_Extract provided_.
┄┄┄┄┄┄┄┄┄┄

Delicious Ayurvedic Probiotic Drink Recipe!

Written by: The Art of Living Foundation

Fasting is a process that proves to be an effective method to ignite the digestive Agni or the body’s inner fire and burn off the accumulated impurities and amas or toxic wastes in the body. Amas are the root cause of almost all diseases. Fasting rejuvenates the mind, body and spirit entirely. It nurtures general wellness by discarding toxins and gas, and augmenting mental lucidity. It also makes the physical state light and easy.
In Ayurveda fasting depends on the body constitution based on dosha and its dependent cleansing needs. In fact it does not support the route of completely abstaining from food or water for long time periods as it leads to disharmony. It also drains the dhatus or body tissues. This is why Ayurveda advocates more of regular, short span detoxifying fasts than infrequent long drawn hunger strikes. This type of fasting is non-stressful and gentle. It is very convenient and can be easily integrated into one’s schedule. Such fasting boosts the body energy level and cleanses the body beautifully.

From a scientific standpoint. Food literally is like input or information for the body. Like any other form of matter it consists of atomic particles in a specific arrangement. These get broken down by the various elements of Agni comprising of enzymes, hydrochloric acid, etc., and reform new cells. Simply put, during the process of fasting the quantity of the input in the digestive system tends to disintegrate and then reassembles. They do this by absorbing the nutrients. Major organs such as the stomach, intestines, pancreas, and gall bladder get ample rest and this swiftly leads to their revival. The process strengthens digestion and bolsters the immunity of a person. According to Ayurveda, fasts help in maintaining balance within the body. Otherwise while curing one condition, one can set off another.
There are four main classifications of fasting according to the ancient practices of Ayurveda. These are decided based on factors such as one’s body structure and composition, digestive power, age and toxin level. One must also check the overall health status like if one is suffering from any ailments or health conditions. Due to this reason professional recommendation is important.

┄┄┄┄┄┄┄┄┄┄

Saved entries:
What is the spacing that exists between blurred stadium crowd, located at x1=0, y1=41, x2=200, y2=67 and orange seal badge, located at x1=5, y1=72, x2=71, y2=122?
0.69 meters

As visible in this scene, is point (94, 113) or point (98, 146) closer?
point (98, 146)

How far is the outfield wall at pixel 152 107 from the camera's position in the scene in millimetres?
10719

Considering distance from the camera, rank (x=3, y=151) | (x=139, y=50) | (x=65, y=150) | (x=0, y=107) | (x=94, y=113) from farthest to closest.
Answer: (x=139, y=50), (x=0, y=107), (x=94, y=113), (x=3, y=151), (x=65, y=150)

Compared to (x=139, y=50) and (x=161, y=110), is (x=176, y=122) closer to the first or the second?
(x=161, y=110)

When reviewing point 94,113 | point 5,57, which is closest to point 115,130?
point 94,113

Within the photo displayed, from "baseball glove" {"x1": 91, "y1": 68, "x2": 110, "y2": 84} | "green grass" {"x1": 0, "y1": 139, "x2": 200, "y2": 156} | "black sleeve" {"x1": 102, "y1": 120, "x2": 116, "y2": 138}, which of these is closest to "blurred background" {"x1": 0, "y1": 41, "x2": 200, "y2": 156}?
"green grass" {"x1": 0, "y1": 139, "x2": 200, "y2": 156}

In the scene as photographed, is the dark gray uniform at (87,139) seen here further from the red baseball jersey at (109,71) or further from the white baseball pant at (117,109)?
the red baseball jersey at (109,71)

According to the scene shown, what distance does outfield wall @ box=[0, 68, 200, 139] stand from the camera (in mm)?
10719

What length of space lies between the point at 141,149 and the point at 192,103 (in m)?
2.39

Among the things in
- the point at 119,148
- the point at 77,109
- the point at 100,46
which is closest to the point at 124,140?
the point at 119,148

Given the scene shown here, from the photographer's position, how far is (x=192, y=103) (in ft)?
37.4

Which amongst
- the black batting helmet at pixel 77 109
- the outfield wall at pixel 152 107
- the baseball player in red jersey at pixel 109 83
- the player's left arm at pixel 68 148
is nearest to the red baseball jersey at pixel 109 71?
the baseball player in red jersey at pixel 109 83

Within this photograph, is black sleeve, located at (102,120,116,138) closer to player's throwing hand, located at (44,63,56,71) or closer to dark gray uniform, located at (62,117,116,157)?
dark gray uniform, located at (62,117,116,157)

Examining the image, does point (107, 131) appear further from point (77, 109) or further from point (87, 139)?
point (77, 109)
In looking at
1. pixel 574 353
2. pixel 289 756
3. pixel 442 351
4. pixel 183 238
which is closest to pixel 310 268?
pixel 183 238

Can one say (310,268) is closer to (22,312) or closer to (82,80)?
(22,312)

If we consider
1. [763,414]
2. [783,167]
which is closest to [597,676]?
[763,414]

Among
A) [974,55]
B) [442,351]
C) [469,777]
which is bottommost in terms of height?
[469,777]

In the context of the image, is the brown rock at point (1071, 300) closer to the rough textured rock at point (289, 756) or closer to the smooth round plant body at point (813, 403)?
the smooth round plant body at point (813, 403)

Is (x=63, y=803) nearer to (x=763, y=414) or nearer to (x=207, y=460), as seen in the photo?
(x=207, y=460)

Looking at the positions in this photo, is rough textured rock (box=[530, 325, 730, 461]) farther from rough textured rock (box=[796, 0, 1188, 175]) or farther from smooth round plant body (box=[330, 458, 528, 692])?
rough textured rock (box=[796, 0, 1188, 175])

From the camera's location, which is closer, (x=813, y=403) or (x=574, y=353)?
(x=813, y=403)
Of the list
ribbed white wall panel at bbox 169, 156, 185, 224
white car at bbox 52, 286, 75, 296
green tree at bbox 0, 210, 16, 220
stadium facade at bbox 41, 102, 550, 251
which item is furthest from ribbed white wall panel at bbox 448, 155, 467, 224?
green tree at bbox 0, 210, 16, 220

┄┄┄┄┄┄┄┄┄┄

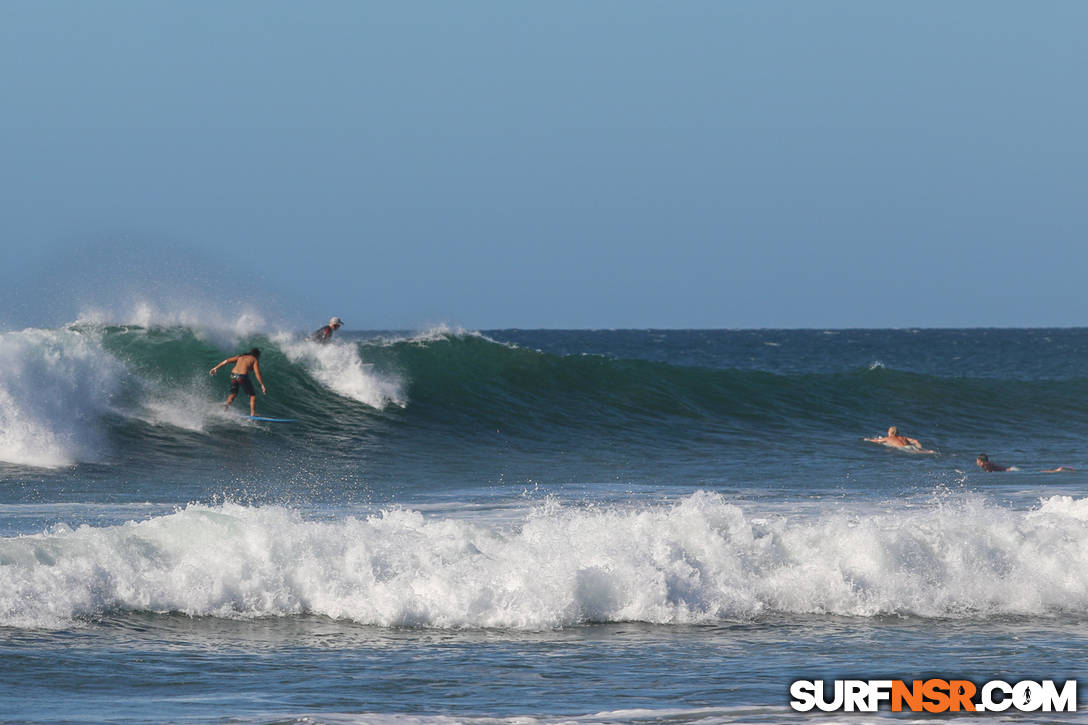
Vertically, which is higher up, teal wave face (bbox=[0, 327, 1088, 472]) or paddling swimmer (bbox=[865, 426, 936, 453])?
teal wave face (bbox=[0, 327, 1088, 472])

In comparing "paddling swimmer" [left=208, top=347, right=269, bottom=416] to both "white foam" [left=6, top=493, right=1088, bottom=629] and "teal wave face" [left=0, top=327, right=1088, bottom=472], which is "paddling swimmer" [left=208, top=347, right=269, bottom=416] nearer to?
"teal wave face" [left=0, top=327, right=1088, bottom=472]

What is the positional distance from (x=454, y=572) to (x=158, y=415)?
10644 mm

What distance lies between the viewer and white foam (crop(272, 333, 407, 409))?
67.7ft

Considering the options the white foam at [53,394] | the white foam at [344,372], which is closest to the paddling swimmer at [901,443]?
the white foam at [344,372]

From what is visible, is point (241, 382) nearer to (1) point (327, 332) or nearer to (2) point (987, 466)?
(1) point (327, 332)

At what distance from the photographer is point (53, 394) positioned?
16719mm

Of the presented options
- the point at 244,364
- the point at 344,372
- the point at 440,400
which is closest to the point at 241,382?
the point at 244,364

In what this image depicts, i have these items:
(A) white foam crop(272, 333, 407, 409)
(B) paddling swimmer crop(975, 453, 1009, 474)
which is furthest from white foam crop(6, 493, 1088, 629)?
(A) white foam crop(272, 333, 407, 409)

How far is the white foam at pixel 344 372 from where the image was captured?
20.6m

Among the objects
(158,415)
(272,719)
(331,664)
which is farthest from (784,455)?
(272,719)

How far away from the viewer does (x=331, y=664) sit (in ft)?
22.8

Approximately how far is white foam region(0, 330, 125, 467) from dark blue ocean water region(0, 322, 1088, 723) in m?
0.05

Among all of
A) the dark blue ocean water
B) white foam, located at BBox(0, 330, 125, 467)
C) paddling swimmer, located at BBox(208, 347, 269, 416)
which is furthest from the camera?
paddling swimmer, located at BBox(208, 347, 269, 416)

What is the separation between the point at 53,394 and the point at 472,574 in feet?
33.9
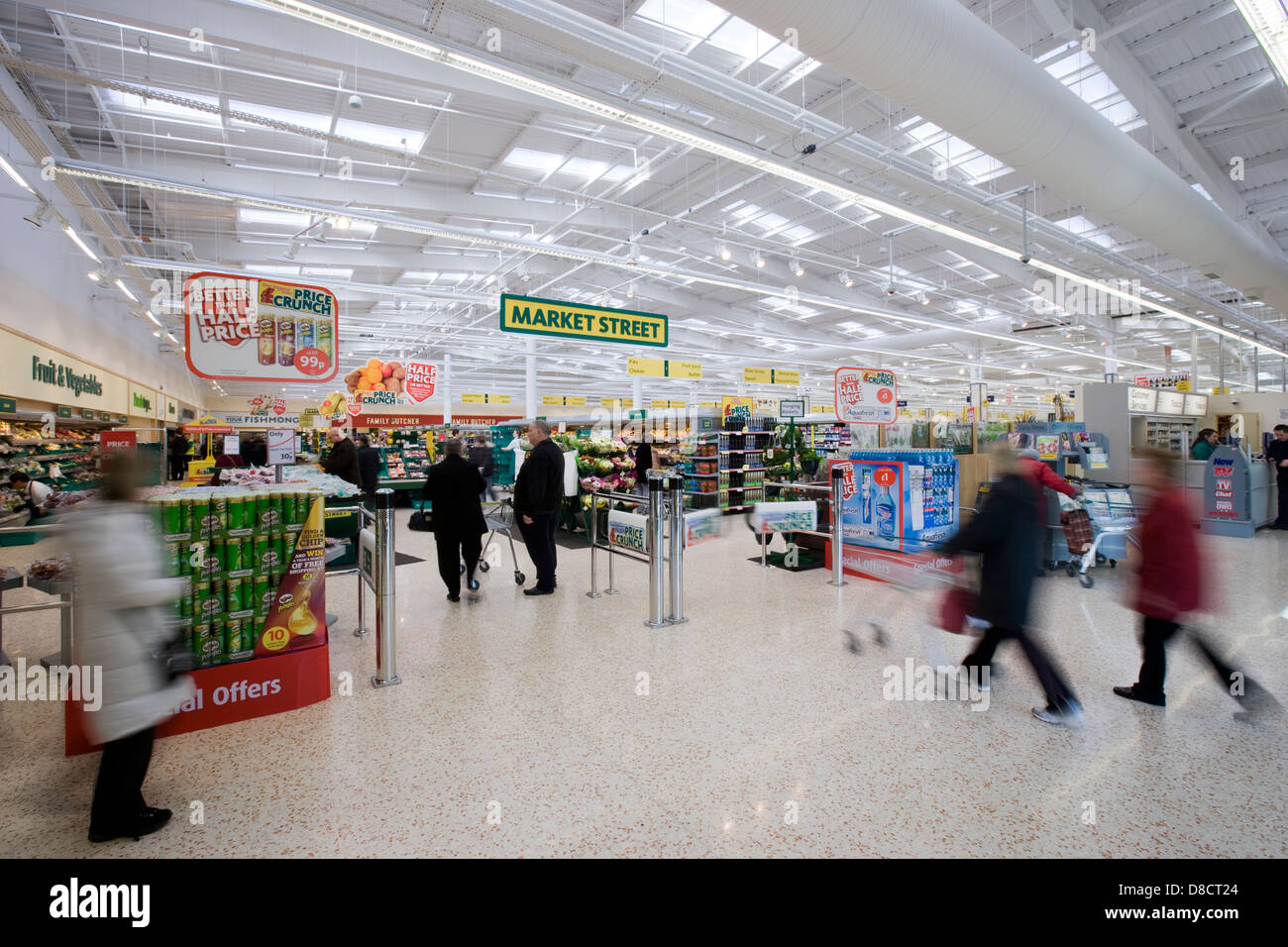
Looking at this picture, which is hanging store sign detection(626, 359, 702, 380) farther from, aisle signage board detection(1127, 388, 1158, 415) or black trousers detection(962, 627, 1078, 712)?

┄┄┄┄┄┄┄┄┄┄

_Your goal_. In the article on Ayurvedic fasting, what kind of fasts does Ayurveda favor over infrequent, long drawn hunger strikes?

_Solution for this problem_. Regular, short span detoxifying fasts.